Из будки, виляя хвостом, выбралась собака, наполовину немецкая овчарка, наполовину советский беспородный. Она засеменила к гостю и обнюхала его «прогары» в одесском песке.
— Это Линда, — сказала мама с жаром, — наша красавица, любимица, Линдочка.
Коляда рассеянно посмотрел на собаку.
— Лин-да, — пробормотал он, разбивая слово на слоги, как делал Федя Кваша, поселковый дурачок.
— Она и команды выполняет, — затараторила мама. — Линда, сидеть! Сиди, Линда, пожалуйста!
Собака лишь радостно колотила хвостом по земле, и в голосе мамы заклокотали слёзы:
— Сиди! Сиди, Линда, сиди!
— Наташа, — отец мягко отстранил маму, — товарищ устал с дороги и, наверное, проголодался...
Наверное...
Никто точно не знал, чувствуют ли «отыгравшие» голод, но никто и не осмелился проверить: оставить «гостя» без еды. Во избежание казусов, ягоднинцы исправно кормили квартирантов, а те послушно кушали.
— Дядя моряк, — пролепетала Маринка, появившись на крыльце. В кулачке она стиснула соску, вторую соску зажимала между верхней губой и пуговкой носа. Третью, вероятно, забыла в кровати. Она улыбнулась широко и молочно.
— Девочка, — сказал мертвец.
— Немедленно иди в дом, — мама сорвалась на крик, кинулась к дочке. — Уходи, солнышко!
Кольке захотелось обнять глупую маму, объяснить ей, что матрос не виноват, кино не виновато. Что зло обитало на этих землях до братьев Люмьер, до поезда, как-то раз прибывшего на станцию Ла-Сьота.
И что Маринке ничего не угрожает, потому что он, Колька, принял решение. Раньше, чем узнал о строении ксеноновых ламп и проекторов с угольной дугой.
Он решил уйти в страну, которую любил больше всего.
За экран.
***
Ночью ему снится тайга и тугой бубен луны. Звенящий свет, как из окошка аппаратной. Тонкие искривлённые стволы деревьев. Умирающие посёлки ягоднинского района, предсмертный пульс Одинокого, Рыбного, Туманного. Ещё немного — и только голосистое эхо будет жить в брошенных пятиэтажках, в бесхозных дворах.
Колыма хранит древние тайны, бережно, как окаменелые остатки плезиозавров и белемнитов, свой скарб, свои заговорённые клады, свою невообразимую старость. Баюкает их, словно зарытые в сыпняке и тундровых мхах кости золотодобытчиков, каторжан, якутских шаманов.
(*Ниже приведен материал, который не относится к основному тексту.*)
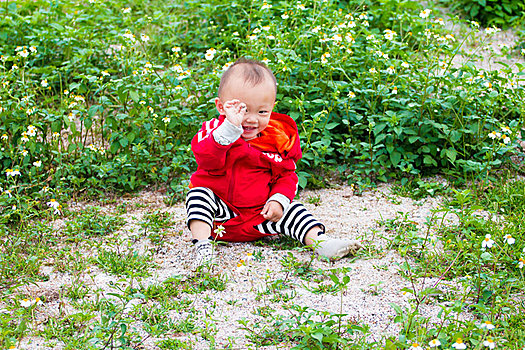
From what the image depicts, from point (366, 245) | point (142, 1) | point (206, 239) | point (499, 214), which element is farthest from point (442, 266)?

Птицы поют, белые совы кричат. В устеленных куропачьей травой западинах и трещинах скрежещут зубами угрюмые тени. Железные мамонты стонут из оврагов у истоков ледяных ручьёв, и вздымаются к грозному небу серые глыбы мегалитов, и на краю всего шевелится, скрипит криволесье.
А перед пробуждением, резким, кислым, ему снится кошка киномеханика Юрка, которая через весь город, один за другим, несла новорождённых котят, чтобы отдать экрану.
***
Он подарил себе и семье пять дней. А потом ушёл — в щедрую на голубику долину ручья Снайпер, где стоял заброшенный посёлок Хатыннах. Двадцать километров от Ягодного, тайком от родителей, на плечах молчаливо-послушного матроса.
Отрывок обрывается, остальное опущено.